Comment les choses se passaient-elles en Occident ? D’assez nombreux documents d’archives et des textes semblent montrer que des tentatives eurent lieu en différents pays pour mettre au point un procédé d’impression durant le second quart du XVe siècle. À Avignon, un orfèvre originaire de Prague, Procope Waldfoghel, s’engage par des contrats notariés à enseigner aux habitants de la ville un ars scribendi artificialiter (1444-1446). Aux Pays-Bas, les comptes de Jean Le Robert, abbé de Saint-Aubert de Cambrai, font état de l’achat de deux exemplaires d’un Doctrinal « jeté en moule » (1445 et 1451). Divers textes, postérieurs il est vrai, font enfin allusion à des recherches effectives aux Pays-Bas, notamment à Haarlem par Laurens Janszoon, surnommé Coster (Chronique de Haarlem, 1563). Surtout, Johannes Gensfleisch dit Gutenberg tente de mettre au point un procédé d’imprimerie, d’abord à Strasbourg entre 1436 et 1439, et plus tard à Mayence, ainsi qu’en témoignent des procès avec ses commanditaires. Bien qu’il soit à peu près certain qu’il ait abouti, on ne connaît pas d’impressions signées par lui, tandis que deux de ses anciens associés, Johann Fust et Peter Schoeffer, fondaient une entreprise prospère, de laquelle sortait en 1457 le premier livre imprimé signé de ses typographes, le Psautier de Mayence.

Si l’on recherche quels furent les premiers documents imprimés, on constate qu’il s’agit avant tout d’éditions de la Bible, de livres d’église (psautiers et missels), de grammaires élémentaires et de lettres d’indulgence.

La diffusion de l’imprimerie en Europe (1460-1520)

Sans doute à la suite des troubles survenus à Mayence en 1462, les typographes de cette ville commencent alors à essaimer à travers l’Europe. Possédant un matériel réduit, taillant pour la plupart leurs poinçons eux-mêmes, ils vont de ville en ville, au hasard des commandes. Le bailleur de fonds est souvent un homme d’Église, évêque ou chanoine, parfois aussi un mécène plus ou moins humaniste ; à Paris, c’est la Sorbonne qui accueille les premières presses (1472). Bien souvent ces créations sont éphémères, mais finalement le typographe se fixe soit dans une grande ville qui lui offre une clientèle (Paris), soit dans un centre de foires, où il trouvera de nombreux commanditaires (Lyon), soit dans un port marchand (Anvers, Venise).

Peu à peu le marché du livre s’organise.
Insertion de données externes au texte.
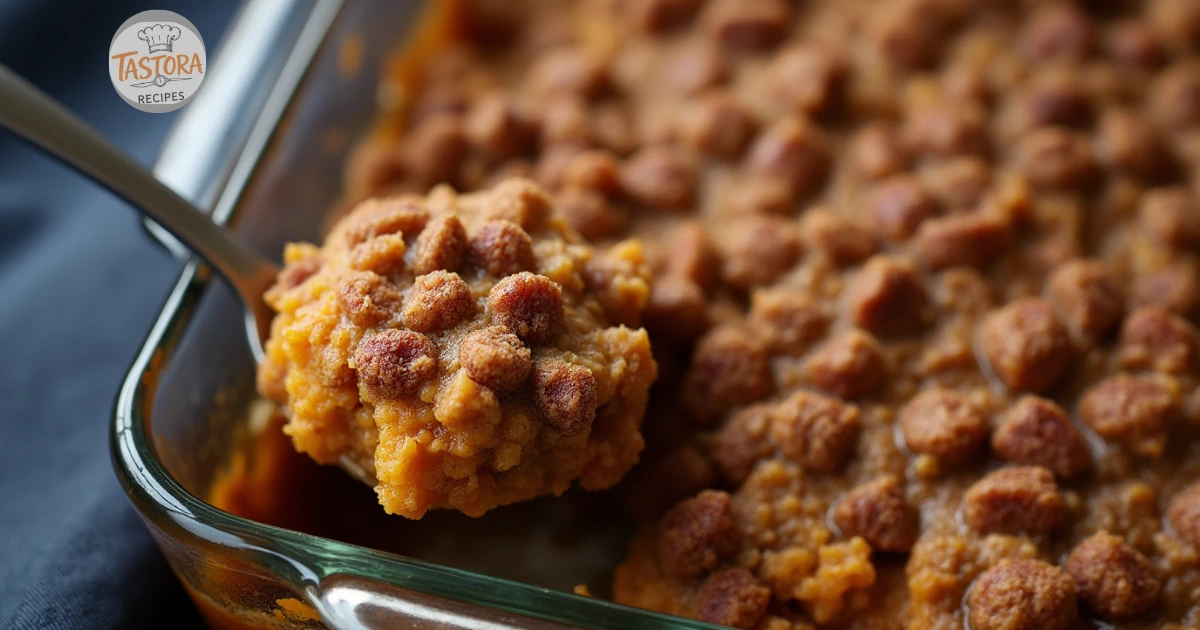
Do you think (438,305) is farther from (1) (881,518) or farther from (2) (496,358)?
(1) (881,518)

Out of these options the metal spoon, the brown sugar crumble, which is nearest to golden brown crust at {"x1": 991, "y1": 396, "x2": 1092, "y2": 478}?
the brown sugar crumble

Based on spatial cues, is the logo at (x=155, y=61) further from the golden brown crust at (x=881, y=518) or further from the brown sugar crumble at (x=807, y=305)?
the golden brown crust at (x=881, y=518)

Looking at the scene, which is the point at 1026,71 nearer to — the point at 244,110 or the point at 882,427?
the point at 882,427

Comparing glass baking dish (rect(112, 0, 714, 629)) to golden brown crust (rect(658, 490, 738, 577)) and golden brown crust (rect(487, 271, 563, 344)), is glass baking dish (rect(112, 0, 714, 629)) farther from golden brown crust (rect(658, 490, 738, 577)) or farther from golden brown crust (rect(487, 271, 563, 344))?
golden brown crust (rect(487, 271, 563, 344))

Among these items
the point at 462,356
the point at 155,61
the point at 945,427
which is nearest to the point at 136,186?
the point at 155,61

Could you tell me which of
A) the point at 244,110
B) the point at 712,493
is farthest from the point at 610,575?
the point at 244,110
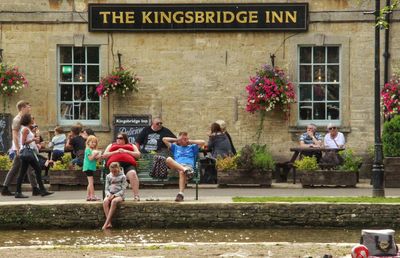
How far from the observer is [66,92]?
2562 cm

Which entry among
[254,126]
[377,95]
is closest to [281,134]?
[254,126]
D’abord les imprimeurs s’installent dans les très grandes villes : en Allemagne, à Strasbourg et à Bamberg (1458), à Cologne (1466), à Augsbourg et à Bâle (1468), à Nuremberg (1470) ; hors d’Allemagne, à Subiaco et à Rome (avant 1465), à Venise (1469), à Paris (1472), à Lyon (1473), etc. En 1480, des presses typographiques ont fonctionné dans cent dix villes d’Europe au moins. Déjà Venise s’affirme comme métropole du livre, suivie de Milan, d’Augsbourg, de Nuremberg, de Florence, de Cologne, de Paris, de Strasbourg, de Bâle.